Count the lines in the listing below that contain the word "foliage". Give only the number.
__________________________________________________
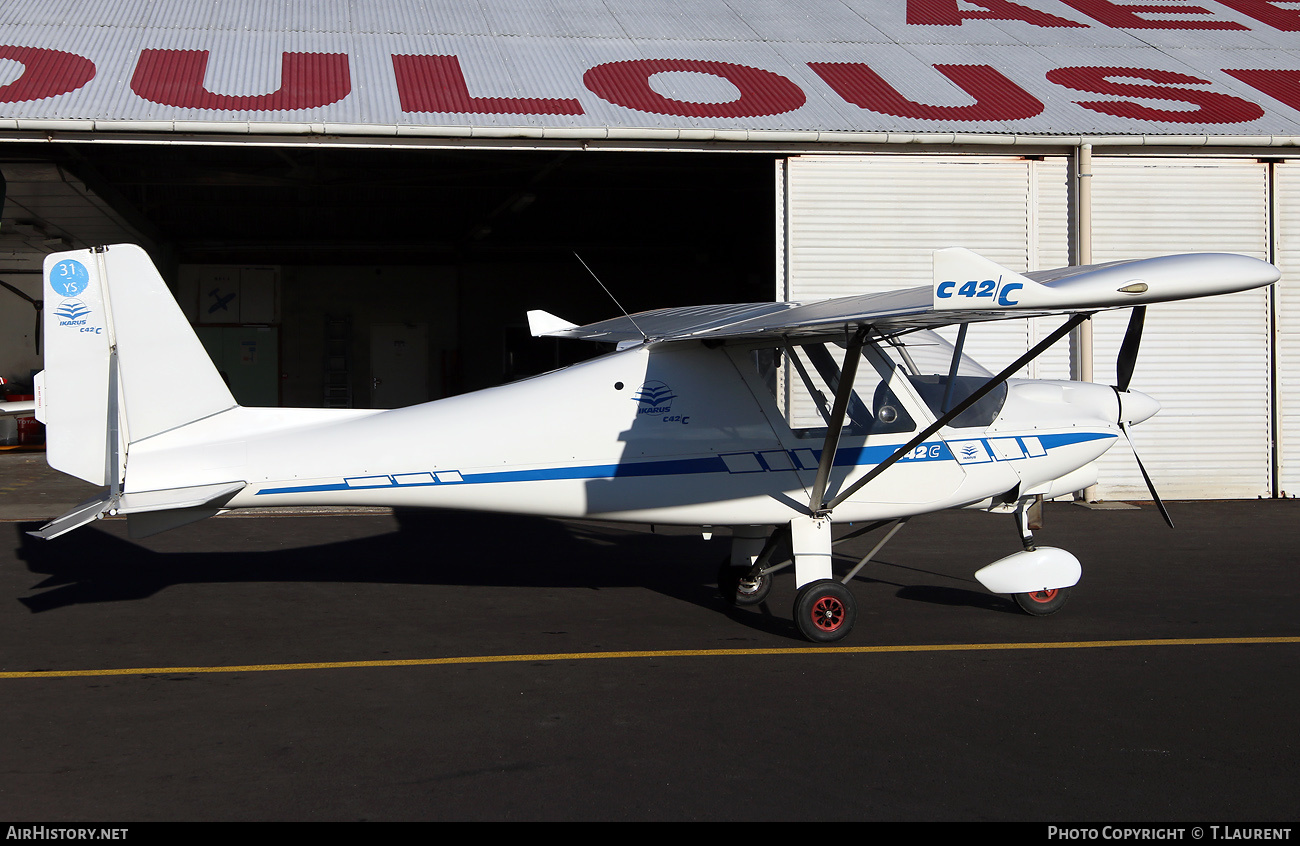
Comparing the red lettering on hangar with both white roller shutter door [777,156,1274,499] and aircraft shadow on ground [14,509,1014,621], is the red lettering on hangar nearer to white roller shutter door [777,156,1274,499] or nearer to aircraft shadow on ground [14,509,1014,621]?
white roller shutter door [777,156,1274,499]

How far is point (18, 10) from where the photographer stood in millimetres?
14562

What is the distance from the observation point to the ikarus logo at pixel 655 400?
6.97 metres

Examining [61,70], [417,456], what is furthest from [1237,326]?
[61,70]

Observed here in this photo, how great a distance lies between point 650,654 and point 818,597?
112cm

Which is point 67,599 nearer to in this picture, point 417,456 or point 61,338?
point 61,338

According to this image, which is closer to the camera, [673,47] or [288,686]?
[288,686]

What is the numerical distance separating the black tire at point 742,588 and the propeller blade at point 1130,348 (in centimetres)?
275

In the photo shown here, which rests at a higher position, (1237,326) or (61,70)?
(61,70)

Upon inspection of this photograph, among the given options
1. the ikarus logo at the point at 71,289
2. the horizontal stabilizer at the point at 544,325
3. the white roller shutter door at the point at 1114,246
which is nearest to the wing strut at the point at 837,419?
the horizontal stabilizer at the point at 544,325

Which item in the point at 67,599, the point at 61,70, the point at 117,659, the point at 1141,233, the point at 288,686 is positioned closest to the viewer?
the point at 288,686

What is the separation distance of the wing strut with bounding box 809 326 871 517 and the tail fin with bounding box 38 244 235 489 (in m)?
3.83

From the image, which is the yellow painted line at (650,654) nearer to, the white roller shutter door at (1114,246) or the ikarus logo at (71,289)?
the ikarus logo at (71,289)

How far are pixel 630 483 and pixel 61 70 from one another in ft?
32.7

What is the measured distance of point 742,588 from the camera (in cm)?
763
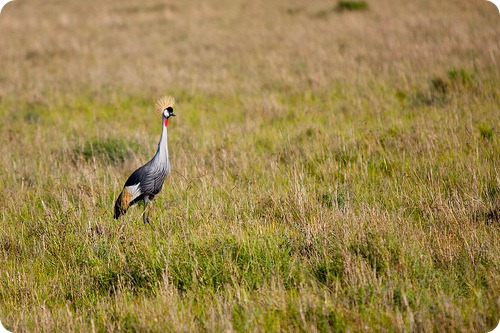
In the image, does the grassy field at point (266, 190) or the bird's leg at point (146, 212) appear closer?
the grassy field at point (266, 190)

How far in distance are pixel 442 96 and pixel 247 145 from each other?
362 centimetres

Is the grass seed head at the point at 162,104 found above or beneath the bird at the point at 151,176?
above

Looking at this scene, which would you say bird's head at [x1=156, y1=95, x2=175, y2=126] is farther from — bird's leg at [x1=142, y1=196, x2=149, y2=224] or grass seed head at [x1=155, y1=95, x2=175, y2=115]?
bird's leg at [x1=142, y1=196, x2=149, y2=224]

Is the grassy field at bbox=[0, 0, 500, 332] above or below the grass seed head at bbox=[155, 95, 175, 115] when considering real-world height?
below

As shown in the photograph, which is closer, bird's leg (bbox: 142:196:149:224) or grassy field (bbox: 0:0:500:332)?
grassy field (bbox: 0:0:500:332)

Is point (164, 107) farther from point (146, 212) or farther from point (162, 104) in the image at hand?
point (146, 212)

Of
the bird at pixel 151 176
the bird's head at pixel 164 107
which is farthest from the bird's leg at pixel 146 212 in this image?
the bird's head at pixel 164 107

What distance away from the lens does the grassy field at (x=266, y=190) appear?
135 inches

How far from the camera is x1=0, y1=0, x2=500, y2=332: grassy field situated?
3.42m

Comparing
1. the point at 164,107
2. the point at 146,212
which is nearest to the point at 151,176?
the point at 146,212

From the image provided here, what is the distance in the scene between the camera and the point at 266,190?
5.28 metres

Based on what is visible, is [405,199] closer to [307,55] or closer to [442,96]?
[442,96]

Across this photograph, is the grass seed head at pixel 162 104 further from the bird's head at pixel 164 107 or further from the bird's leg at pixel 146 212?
the bird's leg at pixel 146 212

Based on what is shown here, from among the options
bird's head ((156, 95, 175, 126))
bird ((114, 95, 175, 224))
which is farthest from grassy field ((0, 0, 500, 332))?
bird's head ((156, 95, 175, 126))
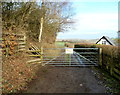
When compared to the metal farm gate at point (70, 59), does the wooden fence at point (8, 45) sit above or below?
above

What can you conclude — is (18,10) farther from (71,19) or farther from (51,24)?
(71,19)

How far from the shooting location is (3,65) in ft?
15.5

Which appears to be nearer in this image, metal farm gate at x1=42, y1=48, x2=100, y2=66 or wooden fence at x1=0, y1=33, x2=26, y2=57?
wooden fence at x1=0, y1=33, x2=26, y2=57

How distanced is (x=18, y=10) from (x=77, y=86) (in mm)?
6397

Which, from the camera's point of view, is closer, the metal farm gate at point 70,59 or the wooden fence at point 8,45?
the wooden fence at point 8,45

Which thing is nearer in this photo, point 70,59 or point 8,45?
point 8,45

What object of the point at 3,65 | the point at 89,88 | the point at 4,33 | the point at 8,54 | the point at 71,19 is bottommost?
the point at 89,88

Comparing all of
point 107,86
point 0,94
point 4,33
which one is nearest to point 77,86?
point 107,86

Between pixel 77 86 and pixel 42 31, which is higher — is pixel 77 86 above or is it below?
below

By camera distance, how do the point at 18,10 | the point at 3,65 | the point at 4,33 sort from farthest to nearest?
the point at 18,10 < the point at 4,33 < the point at 3,65

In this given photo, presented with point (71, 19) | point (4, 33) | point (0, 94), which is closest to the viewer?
point (0, 94)

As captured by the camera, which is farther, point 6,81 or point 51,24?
point 51,24

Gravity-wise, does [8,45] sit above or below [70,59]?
above

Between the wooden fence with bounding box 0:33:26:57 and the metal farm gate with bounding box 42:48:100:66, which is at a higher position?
the wooden fence with bounding box 0:33:26:57
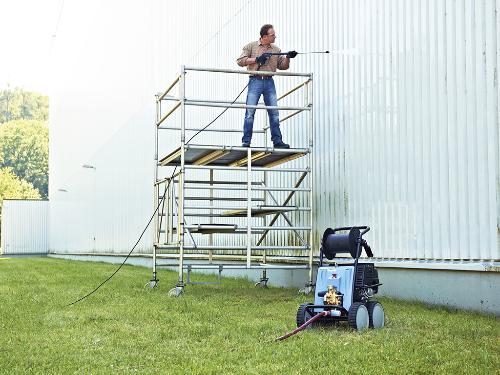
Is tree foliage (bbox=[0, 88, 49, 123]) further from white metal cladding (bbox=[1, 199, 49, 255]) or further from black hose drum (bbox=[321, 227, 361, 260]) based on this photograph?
black hose drum (bbox=[321, 227, 361, 260])

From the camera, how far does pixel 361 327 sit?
6.71 meters

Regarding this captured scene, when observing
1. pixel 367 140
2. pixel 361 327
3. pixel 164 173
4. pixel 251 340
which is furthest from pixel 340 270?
pixel 164 173

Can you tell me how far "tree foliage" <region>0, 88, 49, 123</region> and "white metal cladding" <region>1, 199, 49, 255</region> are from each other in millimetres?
63954

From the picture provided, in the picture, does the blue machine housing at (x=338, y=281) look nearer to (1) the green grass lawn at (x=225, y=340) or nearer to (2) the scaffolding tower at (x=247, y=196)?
(1) the green grass lawn at (x=225, y=340)

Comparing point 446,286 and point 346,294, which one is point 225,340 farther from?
point 446,286

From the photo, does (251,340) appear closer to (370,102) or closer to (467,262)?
(467,262)

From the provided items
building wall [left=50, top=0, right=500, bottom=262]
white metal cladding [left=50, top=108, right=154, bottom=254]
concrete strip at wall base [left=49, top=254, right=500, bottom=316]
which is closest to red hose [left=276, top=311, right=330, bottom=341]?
concrete strip at wall base [left=49, top=254, right=500, bottom=316]

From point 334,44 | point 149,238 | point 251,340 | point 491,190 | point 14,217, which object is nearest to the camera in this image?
point 251,340

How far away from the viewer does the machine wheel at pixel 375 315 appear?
6.88 metres

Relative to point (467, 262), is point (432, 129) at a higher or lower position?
higher

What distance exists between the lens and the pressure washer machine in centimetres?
678

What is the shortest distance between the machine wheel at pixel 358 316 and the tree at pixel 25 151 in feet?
289

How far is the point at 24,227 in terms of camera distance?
50.2 metres

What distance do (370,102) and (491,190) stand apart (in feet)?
9.35
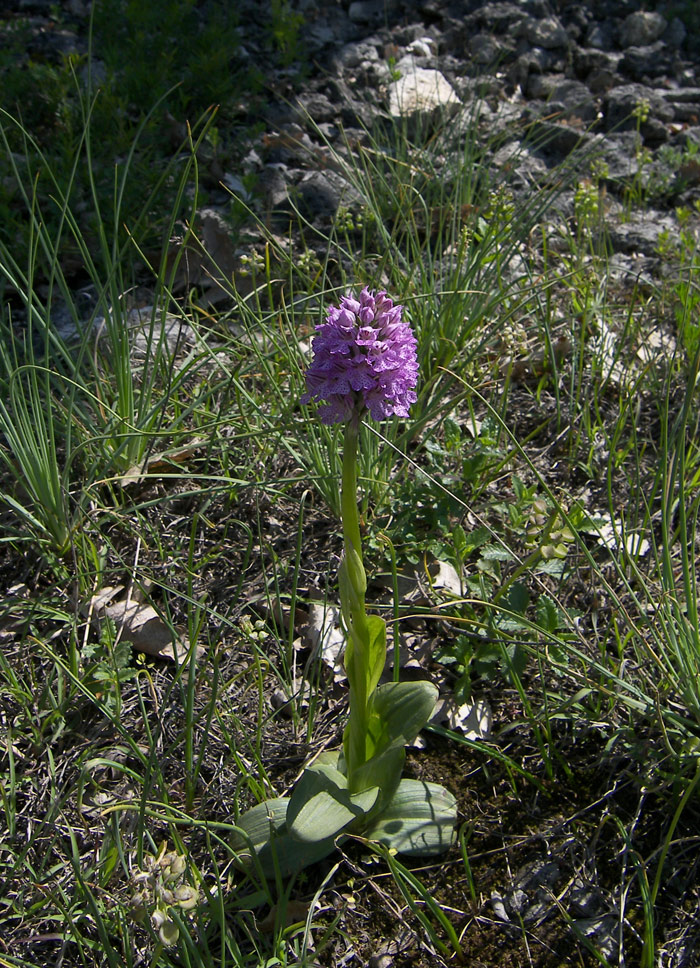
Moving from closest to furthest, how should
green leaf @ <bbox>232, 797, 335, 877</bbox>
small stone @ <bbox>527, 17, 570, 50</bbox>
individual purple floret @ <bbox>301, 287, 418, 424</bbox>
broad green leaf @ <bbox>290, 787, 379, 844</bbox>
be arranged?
individual purple floret @ <bbox>301, 287, 418, 424</bbox>
broad green leaf @ <bbox>290, 787, 379, 844</bbox>
green leaf @ <bbox>232, 797, 335, 877</bbox>
small stone @ <bbox>527, 17, 570, 50</bbox>

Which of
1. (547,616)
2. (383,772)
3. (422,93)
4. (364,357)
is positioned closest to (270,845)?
(383,772)

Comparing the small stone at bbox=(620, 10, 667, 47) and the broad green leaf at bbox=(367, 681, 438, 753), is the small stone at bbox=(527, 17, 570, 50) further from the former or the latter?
the broad green leaf at bbox=(367, 681, 438, 753)

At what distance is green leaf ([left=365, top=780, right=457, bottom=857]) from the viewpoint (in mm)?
1640

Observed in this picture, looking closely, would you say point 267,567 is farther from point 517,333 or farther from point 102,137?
point 102,137

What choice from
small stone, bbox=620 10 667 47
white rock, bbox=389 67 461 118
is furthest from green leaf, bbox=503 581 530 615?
small stone, bbox=620 10 667 47

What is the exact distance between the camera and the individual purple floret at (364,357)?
1.33m

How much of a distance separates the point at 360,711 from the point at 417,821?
0.32m

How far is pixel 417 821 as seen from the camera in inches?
65.5

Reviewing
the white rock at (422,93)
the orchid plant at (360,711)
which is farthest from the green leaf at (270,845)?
the white rock at (422,93)

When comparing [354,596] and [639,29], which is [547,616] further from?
[639,29]

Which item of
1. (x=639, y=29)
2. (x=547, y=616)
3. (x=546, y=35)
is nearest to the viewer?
(x=547, y=616)

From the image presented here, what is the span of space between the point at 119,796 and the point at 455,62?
13.9 feet

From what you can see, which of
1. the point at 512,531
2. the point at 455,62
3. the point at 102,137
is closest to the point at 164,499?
the point at 512,531

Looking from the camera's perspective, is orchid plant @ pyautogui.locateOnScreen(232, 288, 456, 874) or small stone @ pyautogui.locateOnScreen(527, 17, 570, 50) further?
small stone @ pyautogui.locateOnScreen(527, 17, 570, 50)
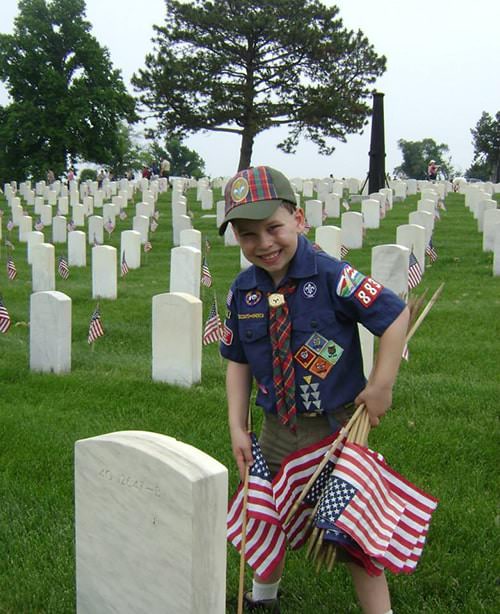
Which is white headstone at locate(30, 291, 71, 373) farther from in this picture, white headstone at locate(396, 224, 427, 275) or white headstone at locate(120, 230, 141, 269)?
white headstone at locate(120, 230, 141, 269)

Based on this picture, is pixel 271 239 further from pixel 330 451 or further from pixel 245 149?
pixel 245 149

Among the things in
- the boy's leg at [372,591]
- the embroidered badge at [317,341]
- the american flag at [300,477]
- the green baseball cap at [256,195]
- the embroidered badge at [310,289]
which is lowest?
the boy's leg at [372,591]

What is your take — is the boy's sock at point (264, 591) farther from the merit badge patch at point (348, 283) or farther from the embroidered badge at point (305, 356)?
the merit badge patch at point (348, 283)

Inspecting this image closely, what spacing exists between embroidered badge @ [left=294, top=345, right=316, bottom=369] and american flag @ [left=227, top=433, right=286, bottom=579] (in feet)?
1.29

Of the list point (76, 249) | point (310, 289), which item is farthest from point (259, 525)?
point (76, 249)

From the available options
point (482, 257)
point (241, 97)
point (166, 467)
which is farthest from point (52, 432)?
point (241, 97)

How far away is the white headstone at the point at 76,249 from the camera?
48.1 ft

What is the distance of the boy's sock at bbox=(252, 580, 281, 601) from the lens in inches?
128

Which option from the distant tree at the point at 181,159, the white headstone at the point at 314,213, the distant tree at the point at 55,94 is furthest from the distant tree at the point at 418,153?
the white headstone at the point at 314,213

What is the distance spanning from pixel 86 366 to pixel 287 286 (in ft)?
15.7

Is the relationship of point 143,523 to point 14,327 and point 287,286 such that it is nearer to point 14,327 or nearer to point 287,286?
point 287,286

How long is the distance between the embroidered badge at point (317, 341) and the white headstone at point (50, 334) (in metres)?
4.65

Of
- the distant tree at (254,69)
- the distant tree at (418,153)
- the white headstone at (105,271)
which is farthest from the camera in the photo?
the distant tree at (418,153)

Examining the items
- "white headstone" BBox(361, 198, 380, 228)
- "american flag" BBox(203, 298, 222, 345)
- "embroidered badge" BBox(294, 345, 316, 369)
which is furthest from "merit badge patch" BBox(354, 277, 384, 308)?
"white headstone" BBox(361, 198, 380, 228)
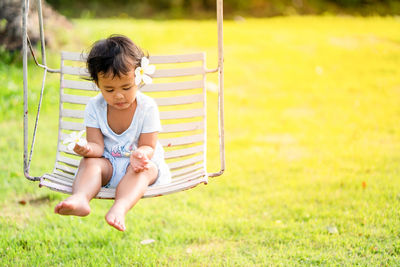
__________________________________________________
Finished exercise =
2